Supermetrics is free for use as a trial for 14 days and since I was supposed to submit this within less than 14 days I was able to use the free version as the provost told me. As per his instructions I set up a Google Sheet and then started by adding the Supermetrics addon to Google Sheets. It took me and the rest of the team two days to completely understand how the queries run from Supermetrics and what were the resulting data coming from. This was where knowing a bit about SQL helped to underestand what Supermetrics was trying to bring and from where. Finally after a few trial and error and a bundle of extra sheets in the Sheets workbook we managed to get the data into one place. ### Cleaning and wrangling

And so began the journey into the muddy waters of data wrangling. It was tedious at first considering that we had to download Google sheets as csv files and then gather them all together into one place. Which brings us to the next pitfall that we faced in doing this project.

Pitfall #2: Lack of streamlined data pipelines

We didnt have a proper data pipeline to ensure that when we update the query in Supermetrics to refresh the data, the changes would be automatically reflected in our graphs. The intermediate step of having to download the data from Google Sheets locally as CSV files was the bottleneck of it all. It would have been much easier if we used the R package for handling Google Sheets and used it to auto update the graphs.

Pitfall #3: Data version control

In addition to these we also had the issue of data version control.

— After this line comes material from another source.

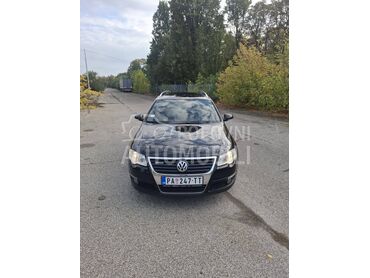 Volkswagen Passat B6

Because what happened halfway through the entire scene was that we realized that there were missing pieces in the data because of a misconfiguration in the Supermetrics query. This would lead to the classic nightmare of having multiple datasets with the suffix if -1,-2,-new etc. This was a perfect recipe for disaster and the antidote would have been pretty obvious. Yes git would have been an option and that was where my stupidity came into place. I didn’t set up a local git repo to track the changes in the csv files so that we can revert back whenever we wanted. If we had switched to using Google Sheets package to get the synced data then version controlling would be given through the version history in Google Sheets. Regardless this was the biggest misconception I had back then. I would assume git repos need to be in github and local repos without a remote weren’t a thing. Butt after finishing the project only I realized how easy it would have been to manage the entire process if I had the common sense to just type git init and get on with the rest of the work.

The rest was it a blur of plots and late night calls to adjust different values according to the customer need and then the final presentation was done and everything was history.